Se le università non potranno competere sul prezzo per attrarre studenti, dovranno competere tra loro per attrarre finanziamenti pubblici, che tuttavia restano incerti. In questa prospettiva costituisce sicuramente un elemento positivo il rafforzamento dei nuclei di valutazione di ateneo, specificando la necessità di terzietà rispetto ai valutati. Nel caso delle università, tuttavia, il vero elemento di concorrenza è la qualità del corpo docente, il fattore più importante per attrarre migliori studenti e maggiori fondi per la ricerca. Il disegno di legge rafforza le competenze dei dipartimenti nella selezione del corpo docente, ma non chiarisce quali siano gli incentivi che dovrebbero favorire la scelta dei migliori, perché i fondi per la ricerca saranno trasferiti agli atenei e non ai dipartimenti o ai singoli gruppi di ricercatori che hanno contribuito ai risultati. Rimane inoltre preclusa la possibilità di variare le retribuzioni dei docenti, un altro fattore strategico per favorire la concorrenza tra università.

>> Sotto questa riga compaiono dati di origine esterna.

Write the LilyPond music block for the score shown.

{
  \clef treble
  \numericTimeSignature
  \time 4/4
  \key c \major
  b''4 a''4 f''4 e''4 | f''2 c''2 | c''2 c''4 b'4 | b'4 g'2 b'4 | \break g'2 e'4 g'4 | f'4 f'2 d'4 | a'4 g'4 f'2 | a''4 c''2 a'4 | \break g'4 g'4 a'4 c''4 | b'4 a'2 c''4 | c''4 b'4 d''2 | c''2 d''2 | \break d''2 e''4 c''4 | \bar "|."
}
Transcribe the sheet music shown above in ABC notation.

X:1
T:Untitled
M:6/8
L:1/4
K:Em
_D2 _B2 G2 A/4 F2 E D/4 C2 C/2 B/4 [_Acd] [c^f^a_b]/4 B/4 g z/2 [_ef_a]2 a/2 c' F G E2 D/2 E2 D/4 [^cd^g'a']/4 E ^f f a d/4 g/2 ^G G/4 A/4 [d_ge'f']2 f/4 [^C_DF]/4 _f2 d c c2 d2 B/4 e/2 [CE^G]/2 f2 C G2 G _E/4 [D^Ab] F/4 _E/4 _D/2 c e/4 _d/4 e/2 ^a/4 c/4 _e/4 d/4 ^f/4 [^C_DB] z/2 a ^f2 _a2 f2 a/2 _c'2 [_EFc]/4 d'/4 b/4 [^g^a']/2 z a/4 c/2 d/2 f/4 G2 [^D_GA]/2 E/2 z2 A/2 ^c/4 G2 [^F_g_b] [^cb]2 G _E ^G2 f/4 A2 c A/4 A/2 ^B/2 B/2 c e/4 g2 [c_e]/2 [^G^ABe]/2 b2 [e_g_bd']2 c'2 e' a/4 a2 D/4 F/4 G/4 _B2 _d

La riforma in discussione combina alcuni elementi innovativi sulla governance con l’atavico centralismo che caratterizza la pubblica amministrazione italiana, da sempre sospetta dell’eccesso di autonomia delle proprie articolazioni periferiche. Piuttosto che disegnare nuove regole di concorrenza (il playing field) si è scelto di definire alcuni argini per evitare gli abusi più vistosi, senza modificare in modo sostanziale la struttura degli incentivi in cui operano le università.

 

NOTE

(1) Il lavoro è The Governance and Performance of Universities: Evidence from Europe and the U.S., di Philippe Aghion, Mathias Dewatripont, Caroline Hoxby, Andreu Mas-Colell e André Sapir, in corso di pubblicazione su Economic Policy.

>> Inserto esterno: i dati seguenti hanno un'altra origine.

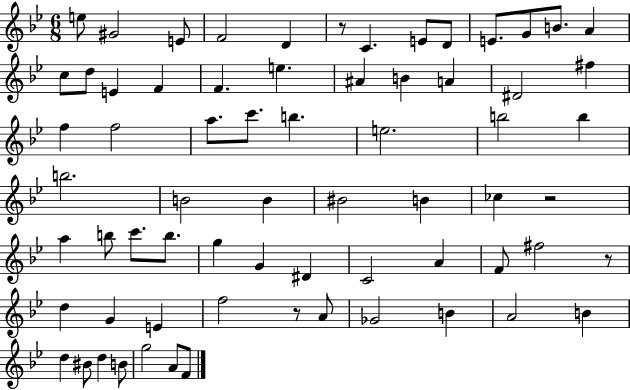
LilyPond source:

{
  \clef treble
  \numericTimeSignature
  \time 6/8
  \key bes \major
  e''8 gis'2 e'8 | f'2 d'4 | r8 c'4. e'8 d'8 | e'8. g'8 b'8. a'4 | \break c''8 d''8 e'4 f'4 | f'4. e''4. | ais'4 b'4 a'4 | dis'2 fis''4 | \break f''4 f''2 | a''8. c'''8. b''4. | e''2. | b''2 b''4 | \break b''2. | b'2 b'4 | bis'2 b'4 | ces''4 r2 | \break a''4 b''8 c'''8. b''8. | g''4 g'4 dis'4 | c'2 a'4 | f'8 fis''2 r8 | \break d''4 g'4 e'4 | f''2 r8 a'8 | ges'2 b'4 | a'2 b'4 | \break d''4 bis'8 d''4 b'8 | g''2 a'8 f'8 | \bar "|."
}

(2) La graduatoria di Shangai è fortemente correlata con altri tre indicatori: l’indice Heeact (Higher Education Evaluation and Accreditation Council of Taiwan), Times Higher Education e Webometrics Ranking of World Universities. In particolare, Heeact pubblica anche graduatorie per ciascuna disciplina, e si basa sul numero di lavori pubblicati negli ultimi undici anni (10 per cento) e nell’anno corrente (10 per cento); numero di citazioni negli ultimi 11 anni (20 per cento) e negli ultimi due anni (10 per cento); numero di lavori molto citati negli ultimi 11 anni (15 per cento); numero di articoli pubblicati su riviste ad elevato impatto nell’anno corrente (15 per cento), indice H per gli ultimi due anni (20 per cento).

(3) Si tratta delle “Norme in materia di organizzazione delle università, di personale accademico e reclutamento, nonché delega al governo per incentivare la qualità e l’efficienza del sistema universitario”, meglio note come “riforma Gelmini”.